Memory architecture is a key aspect of implementation. Due to the limited access bandwidth, it can heavily impact the overall performance. Look at the following example:

void run (ap_uint<16> in[256][4],
          ap_uint<16> out[256]
         ) {
  ...
  ap_uint<16> inMem[256][4];
  ap_uint<16> outMem[256];

  ... Preprocess input to local memory
  
  for( int j=0; j<256; j++) {
    #pragma HLS PIPELINE OFF
    ap_uint<16> sum = 0;
    for( int i = 0; i<4; i++) {

      sum += inMem[j][i];
    }
    outMem[j] = sum;
  } 

  ... Postprocess write local memory to output
}
This code adds the four values associated with the inner dimension of the two dimensional input array. If implemented without any additional modifications, it results in the following estimates:

The overall latency of 4608 (Loop 2) is due to 256 iterations of 18 cycles (16 cycles spent in the inner loop, plus the reset of sum, plus the output being written). This is can be observed in the Scheduler View in the HLS Project. The estimates become considerably better when unrolling the inner loop.

However, this improvement is largely due to the fact that this process uses both ports of a dual port memory. This can be seen from the Schedule Viewer in the HLS Project:

As you can see, two read operations are performed per cycle to access all the values from the memory to calculate the sum. This is often an undesired result as this completely blocks the access to the memory. To further improve the results, the memory can be split into four smaller memories along the second dimension:
#pragma HLS ARRAY_PARTITION variable=inMem complete dim=2 

This results in four array reads, all executed on different memories using a single port:

Using a total of 256 * 4 cycles = 1024 cycles for loop 2.

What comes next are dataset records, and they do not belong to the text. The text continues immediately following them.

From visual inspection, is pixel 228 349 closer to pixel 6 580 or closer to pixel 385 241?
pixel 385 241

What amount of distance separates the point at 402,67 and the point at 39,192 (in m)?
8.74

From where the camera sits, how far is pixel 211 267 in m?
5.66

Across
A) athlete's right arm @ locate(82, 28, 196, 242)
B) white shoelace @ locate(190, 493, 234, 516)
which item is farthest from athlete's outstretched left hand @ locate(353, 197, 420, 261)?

Alternatively, the memory can be reshaped into to a single memory with four words in parallel. This is performed through the pragma:
#pragma HLS array_reshape variable=inMem complete dim=2
This results in the same latency as when the array partitioning, but with a single memory using a single port:
Although, either solution creates comparable results with respect to overall latency and utilization, reshaping the array results in cleaner interfaces and less routing congestion making this the preferred solution. Note that this completes array optimization, in a real design the latency could further improved by exploiting loop parallelism (see the Loop Parallelism section).
void run (ap_uint<16> in[256][4],
	  ap_uint<16> out[256]
	  ) {
  ...

  ap_uint<16> inMem[256][4];
  ap_uint<16> outMem[256];
  #pragma HLS array_reshape variable=inMem complete dim=2
  
  ... Preprocess input to local memory
  
  for( int j=0; j<256; j++) {
    #pragma HLS PIPELINE OFF
    ap_uint<16> sum = 0;
    for( int i = 0; i<4; i++) {
      #pragma HLS UNROLL
      sum += inMem[j][i];
    }
    outMem[j] = sum;
  } 

  ... Postprocess write local memory to output

}